Et, découragée, elle remonta l’escalier de sa chambre, la regagna. Attendre dans le magasin des clients fantômes lui était insupportable. D’ailleurs, l’air confiné de la boutique et de l’arrière-boutique lui pesait horriblement ; elle croyait ne respirer un peu qu’au premier étage. La lourdeur molle du climat manceau lui infligeait une sorte de somnolence ; et Paulette se plaignait d’être comme elle.

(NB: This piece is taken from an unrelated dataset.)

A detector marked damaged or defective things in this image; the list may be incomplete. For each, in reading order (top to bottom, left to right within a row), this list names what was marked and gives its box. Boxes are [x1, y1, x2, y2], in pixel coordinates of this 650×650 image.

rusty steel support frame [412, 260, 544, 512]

Paulette, dans la chambre de sa mère, accoudée à un petit bureau, aux prises avec un devoir d’arithmétique, griffonnait sur son cahier la caricature d’une demoiselle à lunettes, dont la langue se tirait, démesurément longue, balafrée d’additions et de multiplications.
— Que fais-tu ? lui demanda Hélène, sévère par boutades.
— Je fais le portrait de mon professeur, répondit sans embarras Paulette, et je la force à me montrer sa langue savante pour qu’elle me dise la marche de mon problème.
Comme Hélène la tançait de sa paresse, Paulette bâilla, se frotta les yeux :
— Ici, geignit-elle, je ne suis pas en train, je n’ai goût à rien. Je voudrais m’endormir, et me réveiller… quand nous serons loin du Mans.
Dans cette plainte de sa fille Hélène reconnut si bien sa propre désolation qu’elle se mit à pleurer. Paulette, à son tour, sanglotait, baisait et caressait éperdument sa mère. Mais Hélène se reprit aussitôt de sa faiblesse, morigénant Paulette, lui remontrant qu’il fallait travailler, puisqu’elle était pauvre.
— Oh ! répliqua Paulette dont les larmes s’étaient vite séchées, sois tranquille. Je ne ressemblerai jamais à papa. Je saurai me débrouiller dans la vie.